有时候我会忍不住想,是不是那个叫儿子的,在梦里已经被某种看不见的力量给包装成了完美的样子,连他自己都不知道,他所谓的“有着落了”,实际上不过是别人一手包办的“假象”。 醒来后,我竟有些发毛,仿佛儿子确实被那个庞大的成功机器给吞噬了。
那种感觉,就像是看着一台精密仪器突然启动,里面的人突然变得锋利无比,连呼吸都带着一种攻击性的节奏。我就连启动揪心,自己那个在老家看着儿子低眉顺眼的日子,是不是也被某些大人给“抢”走了,换成了儿子这种“搞事业”的剧本。 这梦忒清醒了,清醒得让我浑身不自在。我们常说要给孩子一个“整个的梦”,可这个梦显然缺了忒多东西,缺了爱,缺了母亲在床前的絮叨,缺了自己作为一个一般/平平人的、细碎而真的烟火气。儿子在梦里成了某种“目标”,成了被追逐的“猎物”,成了某种需求被不断维护的“人设”。 这种时候,我反而更觉安心。出于我知道,儿子实际上是真的,我知道他爱吃鱼,我知道他在家里的笑声,我知道他那些在梦里都不敢示人的、充满稚气的小心思。
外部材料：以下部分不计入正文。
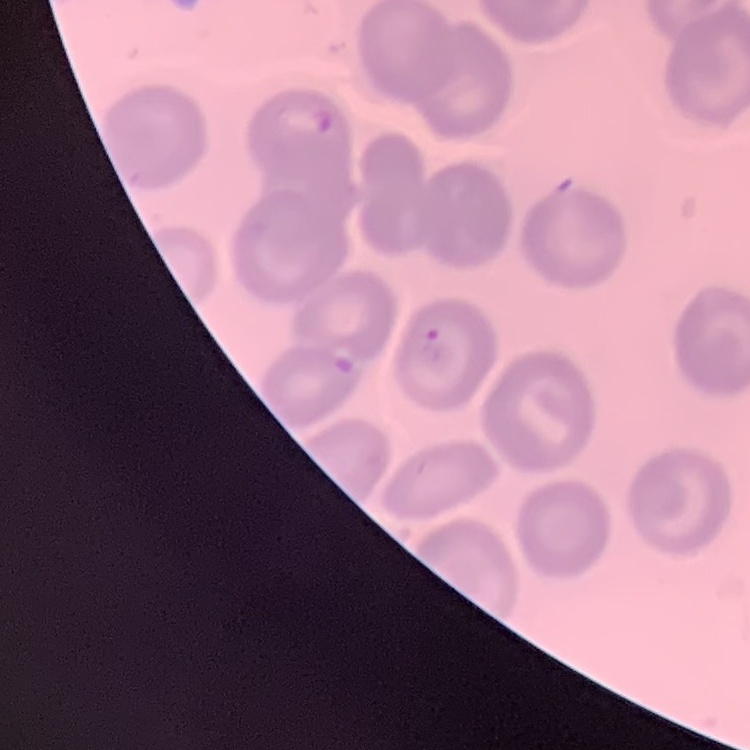

The red blood cells exhibit no rouleaux formation. One tile cut from a larger photomicrograph. Field's or Giemsa stain. Thin peripheral smear.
那些所谓的“有着落了”,不过是他在深夜里,为了那件白蜡色口红,为了那个被精心修饰的微笑,给自己编的一个个谎言。 生活一直如此让人捉摸不透,有时候看着别人在事业上春风得意,自己反倒认定心里空落落的。就像那个在写字楼里笑得挺快乐的儿子,实际上可能正躲在被窝里,一边哭一边想,为啥我的梦一直如此不真,为啥他的快乐一直要用“搞事业”这个庞大的词来包装,才能看起来那么耀眼。 我想起自己年轻时,也曾为了所谓的“前程”,把自己逼到墙角。
那时候总认定,只要路走对了,只要别人都认可了,日子自然就顺了。可后来才懂,人生没有标准答案,也没有哪位是对的,哪位是对的。儿子在梦里的那些“有着落了”,倒也不是全是坏事,起码说明,他内心深处,还是渴望被看到的,渴望被认可的。 只是这种渴望,往往伴随着庞大的代价。代价就是要把原本归于自己、归于家庭的、那些软乎的小东西,一点点让路。就像那个白蜡色口红,画得越精致,露出来的唇瓣就越苍白。 或许,这就是我们这一代人的职业病吧。一直在深夜里,对着那个在梦里光鲜亮丽的儿子,不停地自责、质疑,不断地提醒自己,别忒较真,别忒较真。
毕竟,儿子工作有着落了,家里也就顺了,心里也就踏实了。 可当儿子确实把那份拿着白蜡色口红的笑脸,变成了现实里的模样时,我才发现,那个“有着落了”,实际上并没有他看上去那样“有着落了”。 生活就是这样,有时候梦得如此清楚,让人分不清真假。但惊觉吧,也没那么可怕。儿子在梦里极力想要证明啥,实际上他可能只是想证明,他作为儿子,在家庭里,依然有不可替代的位置。只是那个位置,不再是母亲那个哄他就寝、给他讲故事的位置,而是变成了那个需求不断“搞事业”来维持的、被包装得紧巴巴的位置。 我拿起手机,看了一眼工夫,才发现凌晨已经三点了。窗外的月光洒在床上,映出自己累得慌的脸庞。儿子的工作,或许确实“有着落了”,但对于我而言,能和儿子这样真的、不完美的、充满烟火气的关系,远比任何一份合同都更值钱。 这大约就是成长的代价,也是成长的某种禅意吧。让我们都在这梦醒之后,学会像儿子一样,在认清生活的真相后,依然热爱生活,依然信任爱,依然愿意在那些看似无用的日子里,好好进食,好好就寝,好好看着家人。 毕竟,儿子工作有着落了,那才真正是个值得庆祝的喜报。